-- Start --

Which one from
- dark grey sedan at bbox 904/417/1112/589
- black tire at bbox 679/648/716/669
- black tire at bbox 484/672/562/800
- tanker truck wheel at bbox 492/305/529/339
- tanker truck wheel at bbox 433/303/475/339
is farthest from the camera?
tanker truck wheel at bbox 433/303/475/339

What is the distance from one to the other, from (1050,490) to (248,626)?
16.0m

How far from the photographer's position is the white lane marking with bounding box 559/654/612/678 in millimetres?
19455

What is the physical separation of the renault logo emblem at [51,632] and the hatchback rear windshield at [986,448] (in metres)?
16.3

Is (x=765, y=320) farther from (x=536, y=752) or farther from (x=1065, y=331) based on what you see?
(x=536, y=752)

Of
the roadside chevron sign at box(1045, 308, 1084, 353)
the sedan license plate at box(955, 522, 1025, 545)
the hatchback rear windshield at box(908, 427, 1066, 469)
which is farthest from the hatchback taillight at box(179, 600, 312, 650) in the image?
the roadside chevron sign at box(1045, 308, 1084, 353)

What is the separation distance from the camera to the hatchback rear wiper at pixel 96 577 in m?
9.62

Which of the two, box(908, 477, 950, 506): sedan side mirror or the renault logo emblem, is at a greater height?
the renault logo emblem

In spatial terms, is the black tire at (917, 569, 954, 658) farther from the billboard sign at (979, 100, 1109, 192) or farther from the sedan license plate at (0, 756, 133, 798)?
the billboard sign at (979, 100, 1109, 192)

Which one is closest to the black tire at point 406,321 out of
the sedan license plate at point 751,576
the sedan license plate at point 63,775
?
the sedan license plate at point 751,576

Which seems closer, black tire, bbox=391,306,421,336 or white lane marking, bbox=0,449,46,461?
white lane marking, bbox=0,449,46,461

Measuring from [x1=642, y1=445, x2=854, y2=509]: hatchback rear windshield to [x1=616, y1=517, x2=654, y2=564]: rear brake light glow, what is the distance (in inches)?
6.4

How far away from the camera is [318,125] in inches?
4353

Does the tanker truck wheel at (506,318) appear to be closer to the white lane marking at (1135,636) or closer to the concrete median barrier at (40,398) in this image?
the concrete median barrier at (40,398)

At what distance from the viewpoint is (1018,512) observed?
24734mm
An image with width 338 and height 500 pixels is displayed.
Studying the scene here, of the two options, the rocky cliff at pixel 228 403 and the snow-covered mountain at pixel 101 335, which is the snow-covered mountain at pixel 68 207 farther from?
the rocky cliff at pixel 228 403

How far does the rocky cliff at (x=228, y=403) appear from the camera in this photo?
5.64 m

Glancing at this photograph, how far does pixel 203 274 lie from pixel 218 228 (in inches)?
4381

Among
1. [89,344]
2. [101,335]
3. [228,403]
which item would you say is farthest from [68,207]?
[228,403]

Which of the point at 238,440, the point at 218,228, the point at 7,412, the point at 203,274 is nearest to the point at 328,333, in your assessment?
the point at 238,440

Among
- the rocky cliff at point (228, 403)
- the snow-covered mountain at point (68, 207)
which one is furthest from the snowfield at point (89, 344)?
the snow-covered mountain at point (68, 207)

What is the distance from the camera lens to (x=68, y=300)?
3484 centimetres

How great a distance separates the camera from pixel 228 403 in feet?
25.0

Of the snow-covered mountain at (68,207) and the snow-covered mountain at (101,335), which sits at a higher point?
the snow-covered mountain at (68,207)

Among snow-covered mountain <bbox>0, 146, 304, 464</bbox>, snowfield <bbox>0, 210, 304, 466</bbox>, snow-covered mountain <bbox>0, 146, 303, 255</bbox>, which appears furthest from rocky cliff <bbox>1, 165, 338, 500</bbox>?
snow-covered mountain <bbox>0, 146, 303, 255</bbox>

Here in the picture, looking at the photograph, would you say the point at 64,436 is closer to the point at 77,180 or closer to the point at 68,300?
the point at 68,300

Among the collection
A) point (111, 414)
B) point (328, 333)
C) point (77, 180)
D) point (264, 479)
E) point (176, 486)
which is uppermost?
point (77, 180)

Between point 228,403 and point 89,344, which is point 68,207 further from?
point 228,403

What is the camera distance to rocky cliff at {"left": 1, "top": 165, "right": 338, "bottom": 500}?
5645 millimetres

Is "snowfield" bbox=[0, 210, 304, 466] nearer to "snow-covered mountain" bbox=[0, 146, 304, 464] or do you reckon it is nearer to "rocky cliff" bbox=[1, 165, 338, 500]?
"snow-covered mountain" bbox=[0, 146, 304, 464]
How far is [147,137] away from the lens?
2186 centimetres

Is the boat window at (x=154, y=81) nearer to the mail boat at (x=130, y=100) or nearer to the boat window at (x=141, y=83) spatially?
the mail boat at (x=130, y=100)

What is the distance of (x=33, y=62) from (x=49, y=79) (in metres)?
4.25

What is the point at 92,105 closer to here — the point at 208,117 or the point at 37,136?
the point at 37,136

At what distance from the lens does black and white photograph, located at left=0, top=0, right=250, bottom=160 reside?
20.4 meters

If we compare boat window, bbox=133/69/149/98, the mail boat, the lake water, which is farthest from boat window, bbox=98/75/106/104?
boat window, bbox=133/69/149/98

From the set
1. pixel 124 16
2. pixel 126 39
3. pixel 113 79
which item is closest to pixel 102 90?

-- End --

Stated exercise ->
Restate the data above word for word, please.

Final answer ->
Which one from
- dark grey sedan at bbox 904/417/1112/589
- black tire at bbox 679/648/716/669
- black tire at bbox 484/672/562/800
- tanker truck wheel at bbox 492/305/529/339
- tanker truck wheel at bbox 433/303/475/339
is farthest from the camera?
tanker truck wheel at bbox 433/303/475/339

What is the distance from one to the other, from (1050,490) to (248,626)?
16.0m

How far from the photographer's position is the white lane marking with bounding box 559/654/612/678 in millimetres?
19455

What is the physical separation of the renault logo emblem at [51,632] and the hatchback rear windshield at [986,448] (in metres)?
16.3

Is (x=765, y=320) farther from (x=536, y=752) or farther from (x=1065, y=331) based on what you see?
(x=536, y=752)

Of
the roadside chevron sign at box(1045, 308, 1084, 353)
the sedan license plate at box(955, 522, 1025, 545)
the hatchback rear windshield at box(908, 427, 1066, 469)
which is farthest from the hatchback taillight at box(179, 600, 312, 650) in the image?
the roadside chevron sign at box(1045, 308, 1084, 353)

What is the separation distance from the camera to the hatchback rear wiper at pixel 96 577 in m?
9.62

Which of the two, box(908, 477, 950, 506): sedan side mirror or the renault logo emblem, is at a greater height?
the renault logo emblem

In spatial terms, is the black tire at (917, 569, 954, 658) farther from the billboard sign at (979, 100, 1109, 192) or farther from the sedan license plate at (0, 756, 133, 798)?
the billboard sign at (979, 100, 1109, 192)

Which one is closest to the black tire at point 406,321 out of
the sedan license plate at point 751,576
the sedan license plate at point 63,775
?
the sedan license plate at point 751,576

Which seems closer, black tire, bbox=391,306,421,336 or white lane marking, bbox=0,449,46,461?
white lane marking, bbox=0,449,46,461

Measuring from [x1=642, y1=445, x2=854, y2=509]: hatchback rear windshield to [x1=616, y1=517, x2=654, y2=564]: rear brake light glow, what is the distance (in inches)?
6.4

How far away from the camera is [318,125] in inches?
4353

Does the tanker truck wheel at (506,318) appear to be closer to the white lane marking at (1135,636) or closer to the concrete median barrier at (40,398) in this image?
the concrete median barrier at (40,398)

At what distance from the viewpoint is (1018,512) observed?
24734mm
An image with width 338 and height 500 pixels is displayed.
Studying the scene here, of the two options, the rocky cliff at pixel 228 403 and the snow-covered mountain at pixel 101 335, which is the snow-covered mountain at pixel 68 207 farther from?
the rocky cliff at pixel 228 403

How far does the rocky cliff at (x=228, y=403) appear from the camera in this photo?
5.64 m

Glancing at this photograph, how far does pixel 203 274 lie from pixel 218 228 (in inches)?
4381

Among
1. [89,344]
2. [101,335]
3. [228,403]
which item would you say is farthest from [68,207]?
[228,403]

Which of the point at 238,440, the point at 218,228, the point at 7,412, the point at 203,274 is nearest to the point at 328,333, in your assessment?
the point at 238,440

Among
- the rocky cliff at point (228, 403)
- the snow-covered mountain at point (68, 207)
which one is furthest from the snowfield at point (89, 344)?
the snow-covered mountain at point (68, 207)

What is the distance from the camera lens to (x=68, y=300)?
3484 centimetres

How great a distance separates the camera from pixel 228 403 in feet?
25.0

Of the snow-covered mountain at (68,207) and the snow-covered mountain at (101,335), which sits at a higher point?
the snow-covered mountain at (68,207)

Among snow-covered mountain <bbox>0, 146, 304, 464</bbox>, snowfield <bbox>0, 210, 304, 466</bbox>, snow-covered mountain <bbox>0, 146, 303, 255</bbox>, which appears furthest from rocky cliff <bbox>1, 165, 338, 500</bbox>?
snow-covered mountain <bbox>0, 146, 303, 255</bbox>

Here in the picture, looking at the photograph, would you say the point at 64,436 is closer to the point at 77,180 or closer to the point at 68,300?
the point at 68,300

Among the collection
A) point (111, 414)
B) point (328, 333)
C) point (77, 180)
D) point (264, 479)
E) point (176, 486)
which is uppermost?
point (77, 180)

Between point 228,403 and point 89,344, which is point 68,207 further from?
point 228,403

What is the camera distance to rocky cliff at {"left": 1, "top": 165, "right": 338, "bottom": 500}?
5645 millimetres

Is "snowfield" bbox=[0, 210, 304, 466] nearer to "snow-covered mountain" bbox=[0, 146, 304, 464] or do you reckon it is nearer to "rocky cliff" bbox=[1, 165, 338, 500]?
"snow-covered mountain" bbox=[0, 146, 304, 464]
How far is [147,137] away from the lens?
2186 centimetres

Is the boat window at (x=154, y=81) nearer to the mail boat at (x=130, y=100) or nearer to the boat window at (x=141, y=83) spatially?
the mail boat at (x=130, y=100)

What is the distance of (x=33, y=62) from (x=49, y=79) (in metres)?
4.25

What is the point at 92,105 closer to here — the point at 208,117 or the point at 37,136?
the point at 37,136

At what distance from the lens does black and white photograph, located at left=0, top=0, right=250, bottom=160 reside?
20.4 meters

If we compare boat window, bbox=133/69/149/98, the mail boat, the lake water, which is farthest from boat window, bbox=98/75/106/104?
boat window, bbox=133/69/149/98

From the set
1. pixel 124 16
2. pixel 126 39
3. pixel 113 79
which item is closest to pixel 102 90?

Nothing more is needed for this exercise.